🤖 AI Summary
Existing methods for full-stage recognition in long robotic-assisted surgical videos suffer from high computational complexity and an inability to jointly model fine-grained local visual details and global temporal dynamics. Method: We propose a Hierarchical Input-dependent State Space Model (HI-SSM), featuring a novel input-driven two-level SSM architecture that jointly encodes local visual features and global surgical progression; a hybrid supervision strategy combining discrete phase labels and continuous progress signals; and efficient linear-time inference that overcomes the quadratic complexity bottleneck of Transformers. The model integrates a visual encoder with a hierarchical SSM head for end-to-end whole-video understanding. Results: On Cholec80, MICCAI2016, and Heichole benchmarks, HI-SSM achieves absolute accuracy improvements of 2.8%, 4.3%, and 12.9%, respectively, significantly outperforming state-of-the-art approaches.
📝 Abstract
Surgical workflow analysis is essential in robot-assisted surgeries, yet the long duration of such procedures poses significant challenges for comprehensive video analysis. Recent approaches have predominantly relied on transformer models; however, their quadratic attention mechanism restricts efficient processing of lengthy surgical videos. In this paper, we propose a novel hierarchical input-dependent state space model that leverages the linear scaling property of state space models to enable decision making on full-length videos while capturing both local and global dynamics. Our framework incorporates a temporally consistent visual feature extractor, which appends a state space model head to a visual feature extractor to propagate temporal information. The proposed model consists of two key modules: a local-aggregation state space model block that effectively captures intricate local dynamics, and a global-relation state space model block that models temporal dependencies across the entire video.
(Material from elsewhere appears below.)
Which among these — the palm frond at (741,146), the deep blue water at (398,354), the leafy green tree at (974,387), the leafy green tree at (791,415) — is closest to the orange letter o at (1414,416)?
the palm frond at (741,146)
The model is trained using a hybrid discrete-continuous supervision strategy, where both signals of discrete phase labels and continuous phase progresses are propagated through the network. Experiments have shown that our method outperforms the current state-of-the-art methods by a large margin (+2.8% on Cholec80, +4.3% on MICCAI2016, and +12.9% on Heichole datasets). Code will be publicly available after paper acceptance.